▶ **Exercise description**
Identify each line in the rows below that contains the word "jacket", and copy every such line in full.

▶ **A run of rows**
--- Start ---
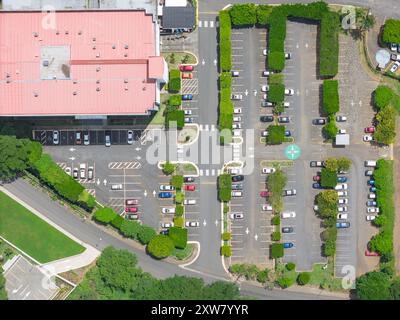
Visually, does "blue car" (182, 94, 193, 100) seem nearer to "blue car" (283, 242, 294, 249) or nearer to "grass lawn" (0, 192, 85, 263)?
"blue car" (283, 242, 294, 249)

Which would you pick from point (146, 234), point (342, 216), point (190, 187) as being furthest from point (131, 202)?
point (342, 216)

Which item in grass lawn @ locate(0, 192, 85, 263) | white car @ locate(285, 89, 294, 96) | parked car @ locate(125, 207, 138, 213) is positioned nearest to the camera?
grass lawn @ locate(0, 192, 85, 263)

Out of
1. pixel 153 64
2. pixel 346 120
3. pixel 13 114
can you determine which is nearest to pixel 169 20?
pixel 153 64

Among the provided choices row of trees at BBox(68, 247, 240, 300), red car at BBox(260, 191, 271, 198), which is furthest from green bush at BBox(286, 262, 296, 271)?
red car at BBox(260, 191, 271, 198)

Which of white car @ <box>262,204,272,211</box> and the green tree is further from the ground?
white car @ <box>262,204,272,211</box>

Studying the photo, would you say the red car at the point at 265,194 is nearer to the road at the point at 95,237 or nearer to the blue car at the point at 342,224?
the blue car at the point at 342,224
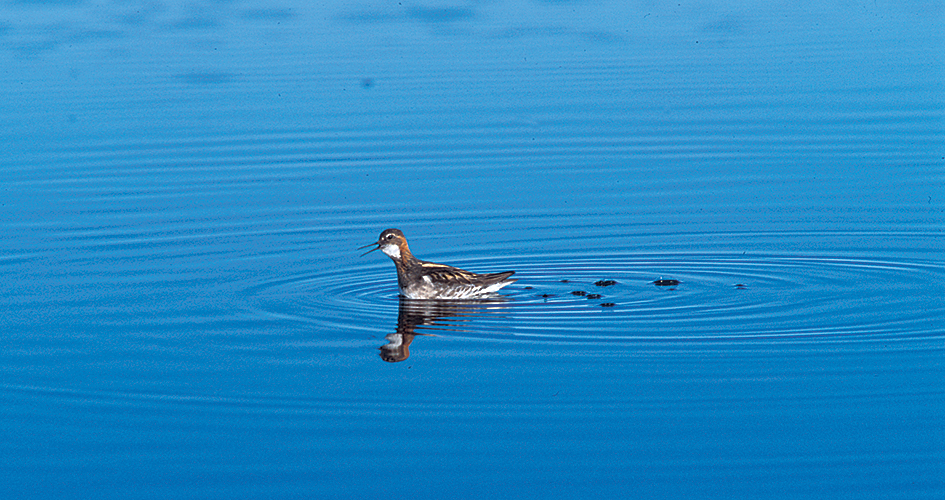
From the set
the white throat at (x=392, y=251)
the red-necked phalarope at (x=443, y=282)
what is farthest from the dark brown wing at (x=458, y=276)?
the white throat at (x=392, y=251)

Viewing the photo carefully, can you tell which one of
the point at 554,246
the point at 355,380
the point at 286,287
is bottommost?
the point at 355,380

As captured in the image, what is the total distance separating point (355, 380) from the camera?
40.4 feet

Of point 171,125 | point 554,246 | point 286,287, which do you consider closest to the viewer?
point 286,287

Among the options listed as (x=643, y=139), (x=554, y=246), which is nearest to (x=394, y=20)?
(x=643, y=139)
--- End ---
--- Start ---
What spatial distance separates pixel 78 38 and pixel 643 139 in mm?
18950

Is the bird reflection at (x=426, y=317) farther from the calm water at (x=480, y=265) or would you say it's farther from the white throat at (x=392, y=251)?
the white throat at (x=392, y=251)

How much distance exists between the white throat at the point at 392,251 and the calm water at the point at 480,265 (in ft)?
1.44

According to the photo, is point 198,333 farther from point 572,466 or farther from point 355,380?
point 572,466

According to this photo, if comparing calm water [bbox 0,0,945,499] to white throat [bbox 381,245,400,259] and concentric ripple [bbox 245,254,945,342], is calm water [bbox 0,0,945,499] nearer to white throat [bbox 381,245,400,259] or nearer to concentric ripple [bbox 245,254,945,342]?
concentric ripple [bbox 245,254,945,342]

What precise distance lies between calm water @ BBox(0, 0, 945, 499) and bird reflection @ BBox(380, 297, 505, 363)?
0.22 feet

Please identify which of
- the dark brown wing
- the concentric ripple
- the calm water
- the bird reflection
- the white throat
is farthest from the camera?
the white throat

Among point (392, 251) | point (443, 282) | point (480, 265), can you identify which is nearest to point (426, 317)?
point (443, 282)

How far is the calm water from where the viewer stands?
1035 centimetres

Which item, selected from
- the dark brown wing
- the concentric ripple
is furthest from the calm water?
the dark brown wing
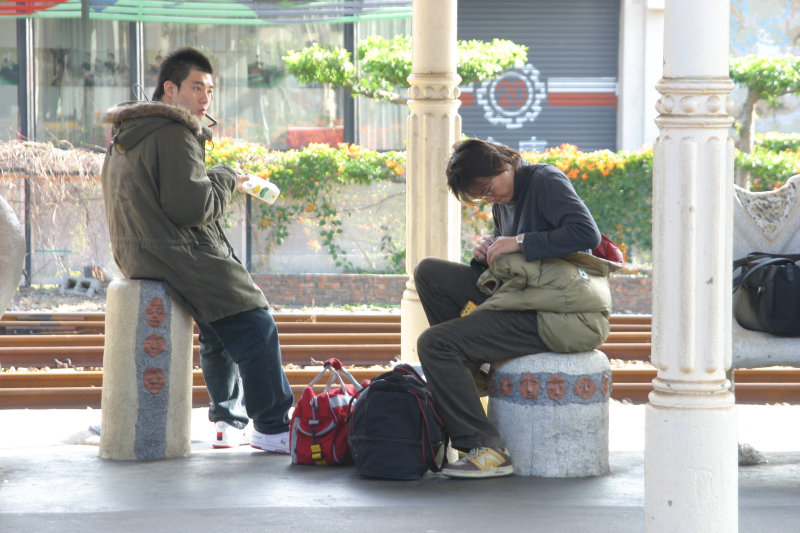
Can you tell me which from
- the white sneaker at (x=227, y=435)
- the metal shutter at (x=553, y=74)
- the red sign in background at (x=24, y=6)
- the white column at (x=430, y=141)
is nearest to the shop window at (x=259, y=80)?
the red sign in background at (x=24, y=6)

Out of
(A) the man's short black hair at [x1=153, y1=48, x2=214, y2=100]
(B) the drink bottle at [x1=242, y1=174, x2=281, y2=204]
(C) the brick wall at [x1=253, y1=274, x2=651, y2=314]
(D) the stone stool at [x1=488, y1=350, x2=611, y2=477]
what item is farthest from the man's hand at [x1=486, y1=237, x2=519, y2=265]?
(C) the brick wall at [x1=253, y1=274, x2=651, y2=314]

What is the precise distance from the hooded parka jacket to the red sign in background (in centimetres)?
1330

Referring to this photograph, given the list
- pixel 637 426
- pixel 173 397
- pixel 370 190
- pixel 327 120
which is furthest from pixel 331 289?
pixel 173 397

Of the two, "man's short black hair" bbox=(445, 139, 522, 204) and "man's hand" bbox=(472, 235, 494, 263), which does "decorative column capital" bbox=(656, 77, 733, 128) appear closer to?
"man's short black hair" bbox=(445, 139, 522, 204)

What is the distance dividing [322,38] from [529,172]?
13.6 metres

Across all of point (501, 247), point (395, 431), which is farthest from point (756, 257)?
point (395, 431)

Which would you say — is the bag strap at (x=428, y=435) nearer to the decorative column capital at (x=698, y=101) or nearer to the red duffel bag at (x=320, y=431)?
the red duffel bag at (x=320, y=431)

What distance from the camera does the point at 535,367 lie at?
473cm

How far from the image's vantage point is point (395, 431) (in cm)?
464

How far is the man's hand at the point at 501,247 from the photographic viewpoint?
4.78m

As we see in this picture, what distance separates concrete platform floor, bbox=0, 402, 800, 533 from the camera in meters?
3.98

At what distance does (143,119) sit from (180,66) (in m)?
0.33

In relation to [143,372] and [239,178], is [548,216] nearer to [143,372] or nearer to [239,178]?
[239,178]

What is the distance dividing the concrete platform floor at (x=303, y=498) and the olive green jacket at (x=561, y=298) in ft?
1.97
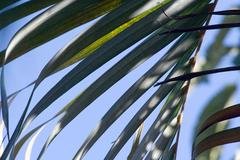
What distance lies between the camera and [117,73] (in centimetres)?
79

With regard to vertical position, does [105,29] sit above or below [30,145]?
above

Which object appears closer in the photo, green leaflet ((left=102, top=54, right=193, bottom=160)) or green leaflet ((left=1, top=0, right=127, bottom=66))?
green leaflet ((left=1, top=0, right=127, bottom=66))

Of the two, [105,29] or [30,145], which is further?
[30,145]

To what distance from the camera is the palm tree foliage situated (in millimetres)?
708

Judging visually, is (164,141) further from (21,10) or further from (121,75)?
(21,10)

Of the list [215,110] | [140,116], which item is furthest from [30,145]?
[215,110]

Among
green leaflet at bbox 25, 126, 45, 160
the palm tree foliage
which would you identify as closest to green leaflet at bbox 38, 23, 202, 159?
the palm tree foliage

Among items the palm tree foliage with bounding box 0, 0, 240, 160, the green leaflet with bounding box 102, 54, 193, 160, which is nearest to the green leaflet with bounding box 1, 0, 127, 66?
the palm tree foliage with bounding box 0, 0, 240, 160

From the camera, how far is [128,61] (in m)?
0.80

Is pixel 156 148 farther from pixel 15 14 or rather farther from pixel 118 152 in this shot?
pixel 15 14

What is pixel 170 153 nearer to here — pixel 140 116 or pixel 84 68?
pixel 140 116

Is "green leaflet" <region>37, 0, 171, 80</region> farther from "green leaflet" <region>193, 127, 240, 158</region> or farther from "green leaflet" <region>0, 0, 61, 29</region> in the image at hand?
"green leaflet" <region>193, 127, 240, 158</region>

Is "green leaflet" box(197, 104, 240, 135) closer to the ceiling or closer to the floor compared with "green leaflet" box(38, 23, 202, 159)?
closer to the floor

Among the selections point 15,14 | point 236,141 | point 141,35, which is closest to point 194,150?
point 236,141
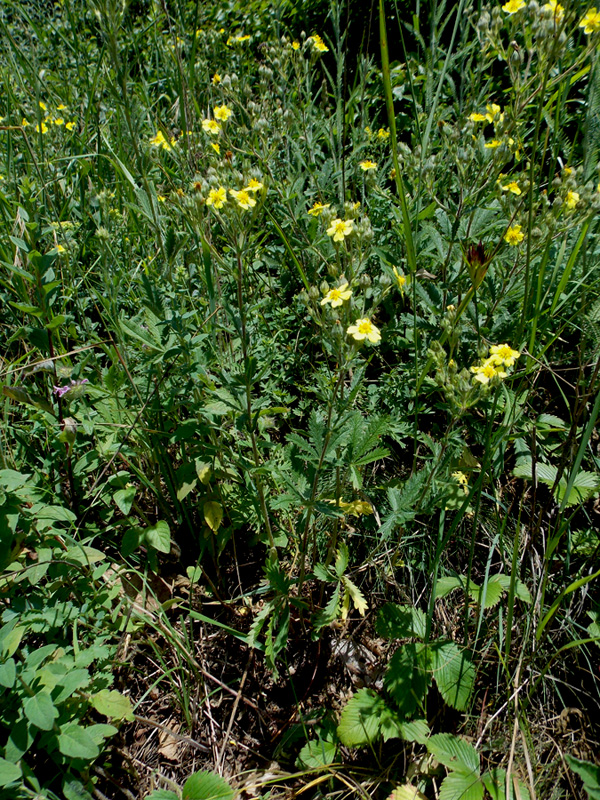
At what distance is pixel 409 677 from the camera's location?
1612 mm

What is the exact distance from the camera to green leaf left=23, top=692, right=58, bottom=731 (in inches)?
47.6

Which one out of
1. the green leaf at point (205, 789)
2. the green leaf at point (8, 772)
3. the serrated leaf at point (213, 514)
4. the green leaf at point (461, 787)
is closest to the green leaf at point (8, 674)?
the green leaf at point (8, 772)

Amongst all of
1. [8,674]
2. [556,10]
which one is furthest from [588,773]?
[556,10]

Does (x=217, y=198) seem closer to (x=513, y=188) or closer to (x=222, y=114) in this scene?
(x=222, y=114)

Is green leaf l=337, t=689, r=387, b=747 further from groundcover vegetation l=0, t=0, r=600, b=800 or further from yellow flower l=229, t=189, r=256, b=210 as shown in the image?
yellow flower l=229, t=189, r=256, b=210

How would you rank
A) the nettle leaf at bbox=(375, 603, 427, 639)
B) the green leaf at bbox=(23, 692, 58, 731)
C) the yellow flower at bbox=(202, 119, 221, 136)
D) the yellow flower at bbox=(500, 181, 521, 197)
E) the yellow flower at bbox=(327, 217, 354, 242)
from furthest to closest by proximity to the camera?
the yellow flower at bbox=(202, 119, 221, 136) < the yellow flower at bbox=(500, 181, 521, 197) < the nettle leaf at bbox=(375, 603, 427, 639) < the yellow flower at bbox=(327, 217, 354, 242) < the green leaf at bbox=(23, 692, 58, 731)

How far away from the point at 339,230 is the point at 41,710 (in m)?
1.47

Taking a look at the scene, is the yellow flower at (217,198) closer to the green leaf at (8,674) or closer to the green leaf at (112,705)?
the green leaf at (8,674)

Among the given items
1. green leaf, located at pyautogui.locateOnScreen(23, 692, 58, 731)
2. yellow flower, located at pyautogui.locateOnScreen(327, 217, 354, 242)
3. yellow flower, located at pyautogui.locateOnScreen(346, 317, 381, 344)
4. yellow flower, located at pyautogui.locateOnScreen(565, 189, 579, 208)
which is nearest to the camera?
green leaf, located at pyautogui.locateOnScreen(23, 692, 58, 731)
--- End ---
--- Start ---
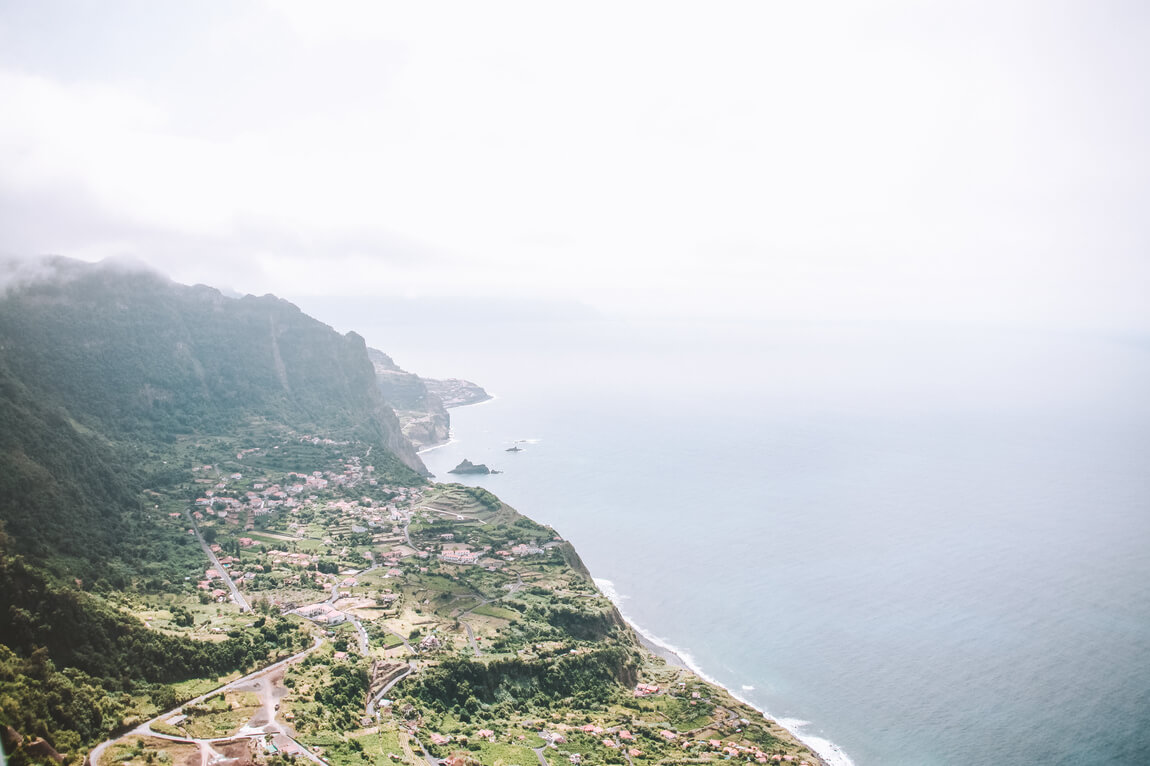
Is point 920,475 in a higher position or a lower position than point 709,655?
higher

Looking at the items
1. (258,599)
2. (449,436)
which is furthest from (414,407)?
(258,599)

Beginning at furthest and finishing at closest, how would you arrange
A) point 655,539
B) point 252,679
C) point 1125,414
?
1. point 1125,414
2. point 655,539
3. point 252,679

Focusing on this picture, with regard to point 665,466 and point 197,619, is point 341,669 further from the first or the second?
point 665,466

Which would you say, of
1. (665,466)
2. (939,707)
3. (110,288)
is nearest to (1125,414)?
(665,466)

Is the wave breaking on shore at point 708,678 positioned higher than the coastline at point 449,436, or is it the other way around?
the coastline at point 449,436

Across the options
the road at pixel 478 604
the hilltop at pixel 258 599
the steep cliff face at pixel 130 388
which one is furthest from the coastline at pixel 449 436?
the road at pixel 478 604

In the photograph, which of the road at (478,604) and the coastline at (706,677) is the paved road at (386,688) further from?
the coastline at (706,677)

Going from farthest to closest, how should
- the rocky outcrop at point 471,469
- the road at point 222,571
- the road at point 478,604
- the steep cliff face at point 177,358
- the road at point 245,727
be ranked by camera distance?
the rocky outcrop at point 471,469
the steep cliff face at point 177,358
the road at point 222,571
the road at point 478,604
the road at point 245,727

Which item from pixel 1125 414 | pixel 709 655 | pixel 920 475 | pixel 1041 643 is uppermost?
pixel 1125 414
--- End ---
▶ **Full output**
What is the precise distance from the hooded parka jacket to the red sign in background (in centimetres)?
What is the distance dividing the concrete platform floor at (x=303, y=498) and the olive green jacket at (x=561, y=298) in ft?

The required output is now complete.